WORK TO DO →
Please copy the material below word for word.

Dataset excerpt

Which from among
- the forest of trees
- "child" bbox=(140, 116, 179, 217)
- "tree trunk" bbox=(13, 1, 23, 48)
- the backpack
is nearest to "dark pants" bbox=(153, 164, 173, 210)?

WORKED SOLUTION →
Which from among
- the forest of trees
- "child" bbox=(140, 116, 179, 217)
- "tree trunk" bbox=(13, 1, 23, 48)
- the backpack
is nearest to "dark pants" bbox=(153, 164, 173, 210)?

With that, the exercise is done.